Michishige Kaito

About being happy at work

It’s no secret that I work in fast food to make ends meet. I got into it some ten years ago, to make it through a rough patch… and I’ve been doing it ever since, on and off. Two years here, two years there, four years yonder. I spent a few years in IT in the middle, but when that went sour, the next job I landed was fast food again. I hate it, but it seems I’m good enough at it to get hired.

My current job consists of covering other people during their vacations, and their weekly off days. This means I work 3 days a week most of the time, with occasional stretches of around 30 days nonstop, which I call “workathons”.

Workathons are really rough. As most food industry jobs, this one is very physical. This place is busier than your average McDonald’s by a far stretch, and everything is hand made, fresh, and caringly cooked. There are days I think it’s a stretch to call it “fast food”, but hamburgers and fries are that, no matter how much work goes into it. Working for weeks without getting a break eventually turns into an infinite loop of work-sleep-eat-repeat.

Just today, I’m on my first day off after a kitchen duty workathon. The “kitchen” simply takes care of preparing everything that’s needed to work. As the only person in the kitchen, it takes me a couple hours every day to get things ready for business. This has to be done before opening shop, evidently. This means 2-3 hours overtime. Every day. Unpaid. Stressful. Thankless.

During downtime, everyone else on staff sits at the bar, having coffee, talking about football and women, or watching TV. Not the kitchen guy. He (or me, until yesterday) gets to chop lettuce and tomatoes, marinate meat, prepare sauces. During busy times, the kitchen is just as busy as everyone else, because that’s where fries and smoothies are done.
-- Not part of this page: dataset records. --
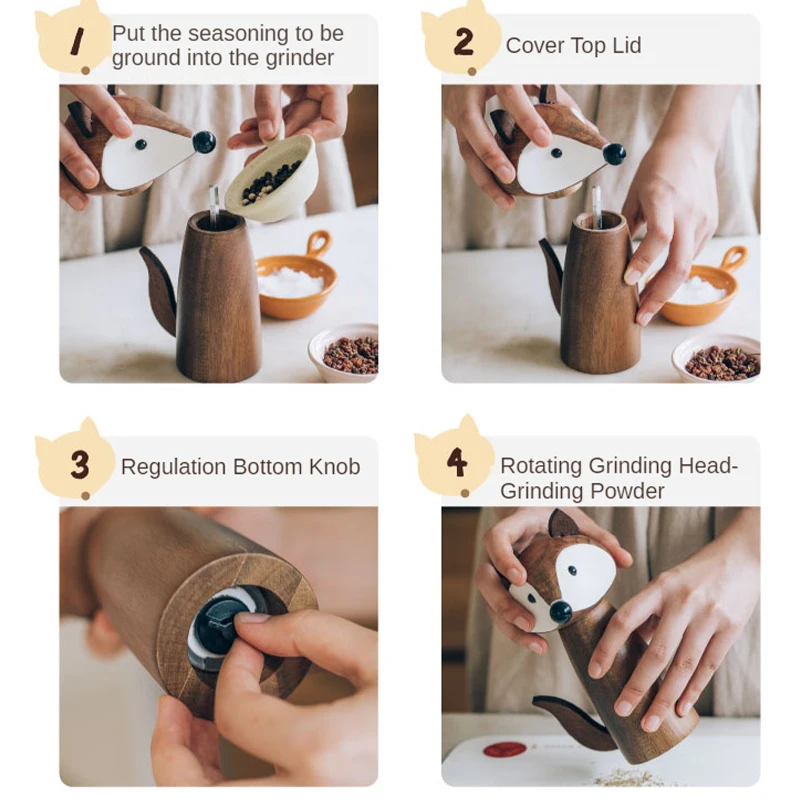 1 Put the seasoning to be ground into the grinder

2 Cover Top Lid

3 Regulation Bottom Knob

4 Rotating Grinding Head-Grinding Powder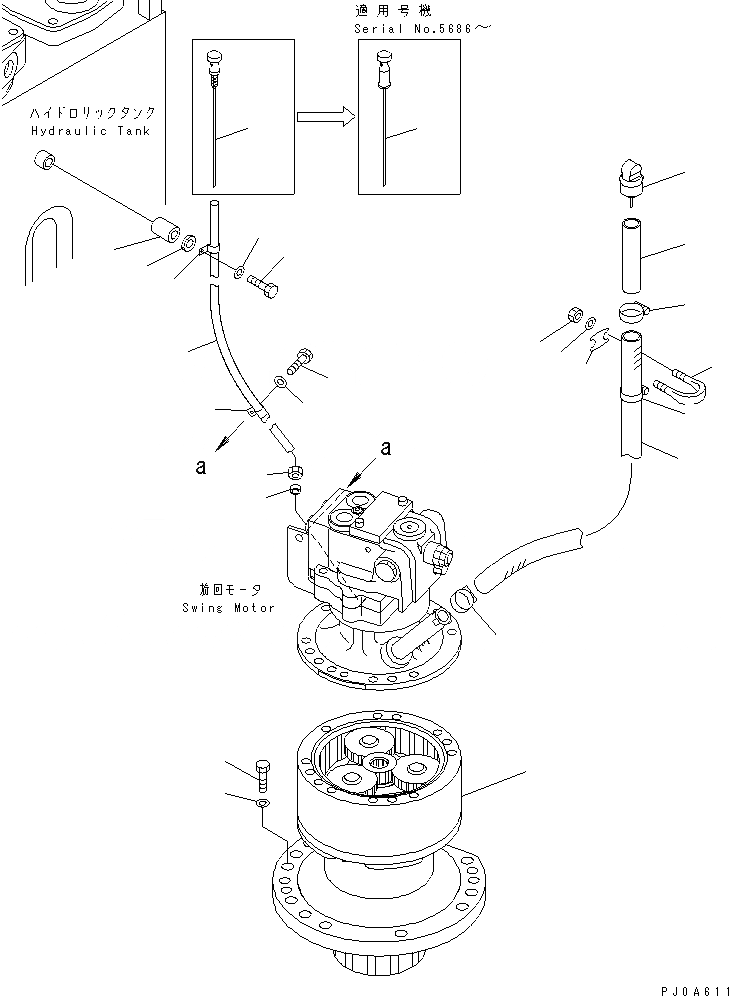 適用号機
Serial No.5686～

ハイドロリックタンク
Hydraulic Tank

a

a

旋回モータ
Swing Motor

PJ0A611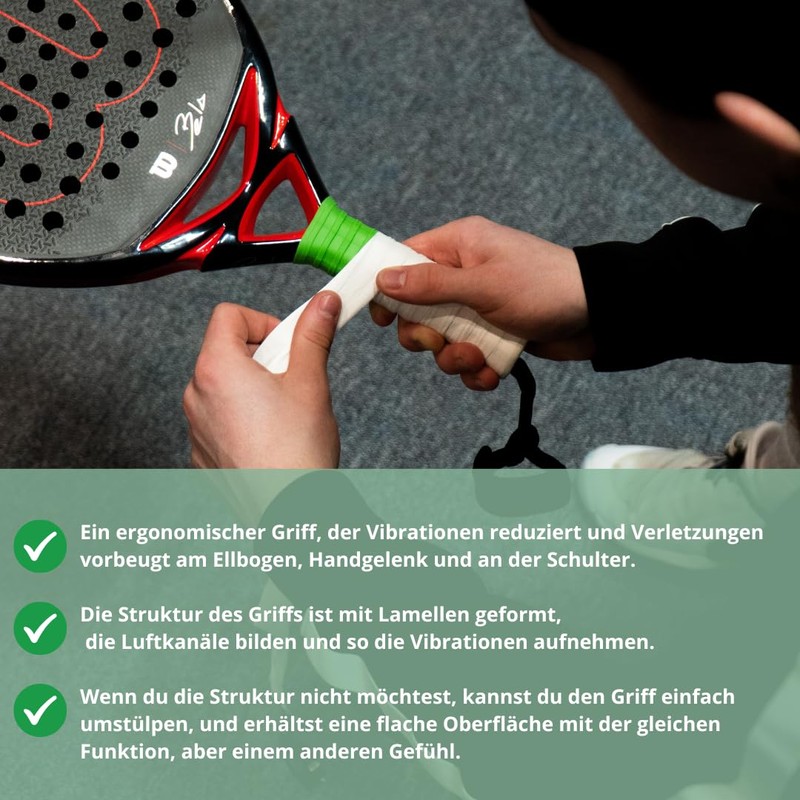 W Bela

Ein ergonomischer Griff, der Vibrationen reduziert und Verletzungen vorbeugt am Ellbogen, Handgelenk und an der Schulter.

Die Struktur des Griffs ist mit Lamellen geformt, die Luftkanäle bilden und so die Vibrationen aufnehmen.

Wenn du die Struktur nicht möchtest, kannst du den Griff einfach umstülpen, und erhältst eine flache Oberfläche mit der gleichen Funktion, aber einem anderen Gefühl.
And let me tell you, the locals love them some fries and smoothies.

Despite everything, I go to great lengths to make sure that all food is fresh and carinly prepared. After all, even the smallest portion of fries is fated to end up in someone’s mouth. You just don’t fuck around with that. You just don’t.

We who prepare the food care. The boss doesn’t. And he actually works as one of two servers, so he’s in the middle of the fray with us, instead of being some detached and distant entity that shows up for payroll once a month. He gets just as stressed as everyone else. And he doesn’t care about stuff like quality. He just wants people served and getting the fuck out to make space for more people.
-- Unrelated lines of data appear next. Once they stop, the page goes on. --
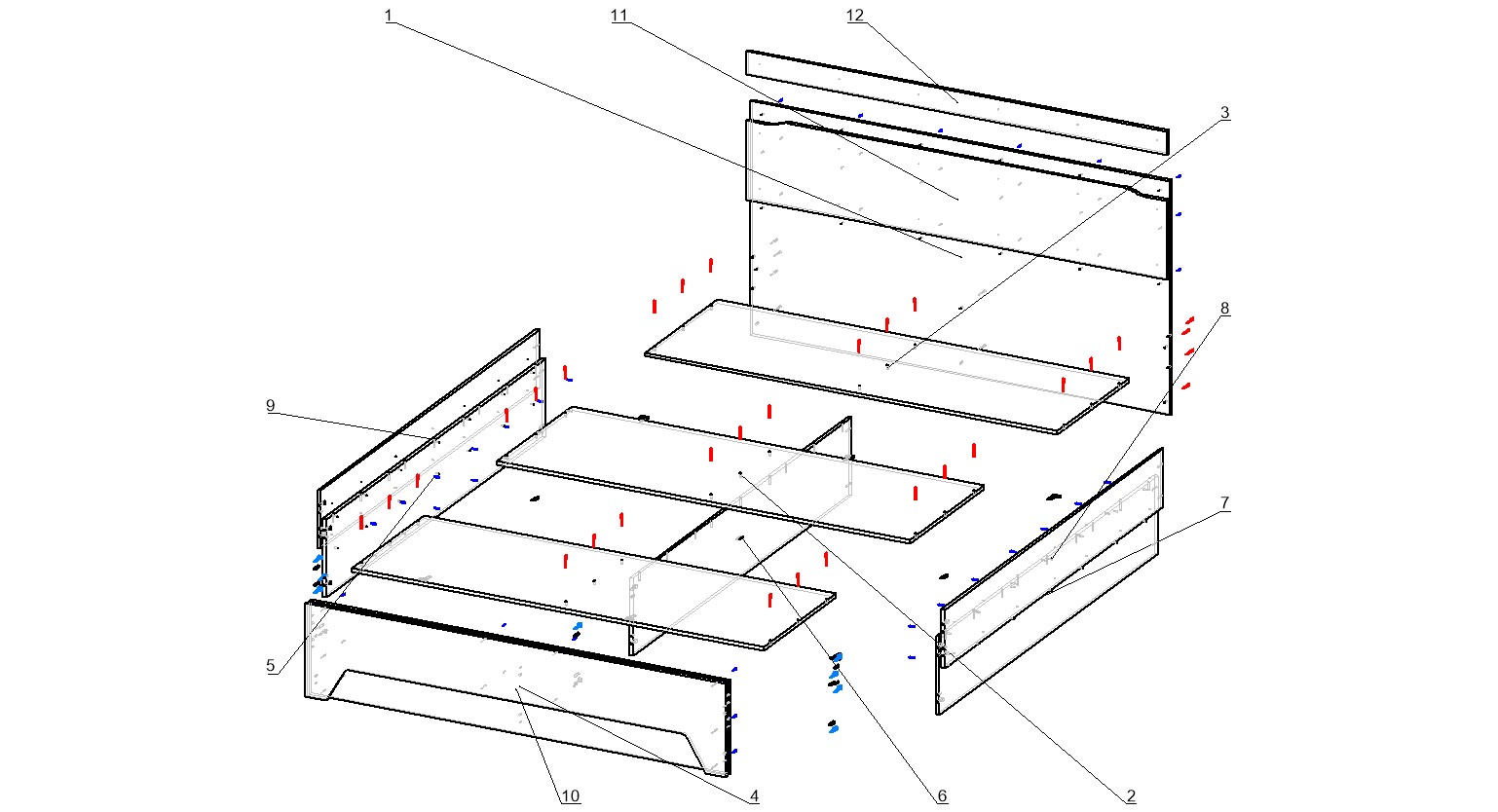 1
11
12
3
8
9
7
5
10
4
6
2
But hand made food takes a while to be prepared. Things have to cook, bread needs to be heated, things stacked on it after it heats. Smoothies need time to blend, despite being in a $300 blender that’s hell on wheels. When an order comes in with 7 different smoothies, and I have two blenders, there’s no way around it taking me some five minutes to get them ready.

Let that sink in. It takes me five minutes to blend seven delicious smoothies, with fresh fruit, perfect milk/sugar/fruit ratio, and perfect serving presentation. I’m sorry for tooting my horn like this, but it’s taken me years of serious practice to get this good. But boss wants everything faster. And then, even faster.

Sundays are incredibly busy between eight and eleven pm. Nobody wants to cook, and everybody needs to be in bed by twelve, because Monday morning is around the corner. That means that a metric truck load of people are going to order takeout all at once. And I only have two blenders and two massive deep friers. And two hands. Two very fucking busy hands.

This last sunday, I had a queue of 43 portions of fries. Every basket of fries makes 4 portions. Every basket takes about 3 minutes to fry properly. Do the math. It’s not my fucking fault you had to wait an hour, mate.

Customer has to wait. Customer gets angry, complains to boss. Boss shows up in the kitchen where a very stressed guy is running around, sweating, cursing, and generally giving death stares to random objects while trying to stay afloat in a sea of smoothies and fries and lettuce and tomatoes.

Boss asks me “what the fuck is wrong with those fries? They gonna get out today or what?”. I just glare at him and then continue making smoothies while the fries cook.

Since I didn’t reply, he walks over to the deep frying station, lifts the basket out of the boiling oil (splatters it everywhere), and promptly declares “this is ready. get it served”. Dude. That’s not anywhere near ready. That shit is raw. Are you for real? What the fuck, dude? Get out of my kitchen. Now. Don’t touch my shit. Get. Out. Now.

My glare doesn’t have any effect, nor do my silent threats of inminent violence. He’s the boss after all. He doesn’t care.

You want raw fries? Be my guest. It’s your business. I got the queue of 43 portions done in under 20 minutes. Boss was ecstatic with how smooth service went.

And you know what? Nobody complained. They ate all their fucking raw fries, drowned in ketchup and mayo. And then asked for seconds.

After ten years of fast food, I feel like an idiot for caring, for getting stressed over making perfect fries and smoothies and hamburgers and hot dogs. Nobody cares. And when I care, I get laughed at, I get scolded by my boss, and I just drown in the sheer amount of work that keeps on coming.

You’re having your fries raw as of today. Go fuck yourself.